## SHORT TASK
Copy the lines of the material below word for word, leaving out the pictures.
::: DATA EXCERPTS :::
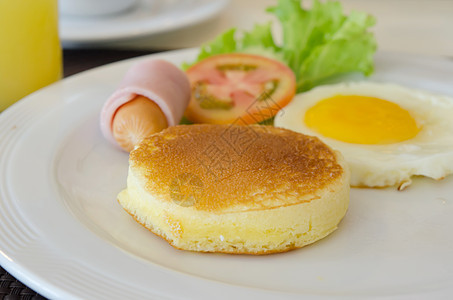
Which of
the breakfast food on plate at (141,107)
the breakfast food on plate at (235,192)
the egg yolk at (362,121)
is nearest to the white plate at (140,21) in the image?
the breakfast food on plate at (141,107)

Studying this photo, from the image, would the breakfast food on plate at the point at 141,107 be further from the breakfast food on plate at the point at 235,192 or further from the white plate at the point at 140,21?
the white plate at the point at 140,21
:::
## EXPECTED ANSWER
Which of
the breakfast food on plate at (141,107)
the breakfast food on plate at (235,192)
the egg yolk at (362,121)
is nearest to the white plate at (140,21) in the image?
the breakfast food on plate at (141,107)

Studying this photo, from the image, would the breakfast food on plate at the point at 141,107 be further from the breakfast food on plate at the point at 235,192 or further from the white plate at the point at 140,21?
the white plate at the point at 140,21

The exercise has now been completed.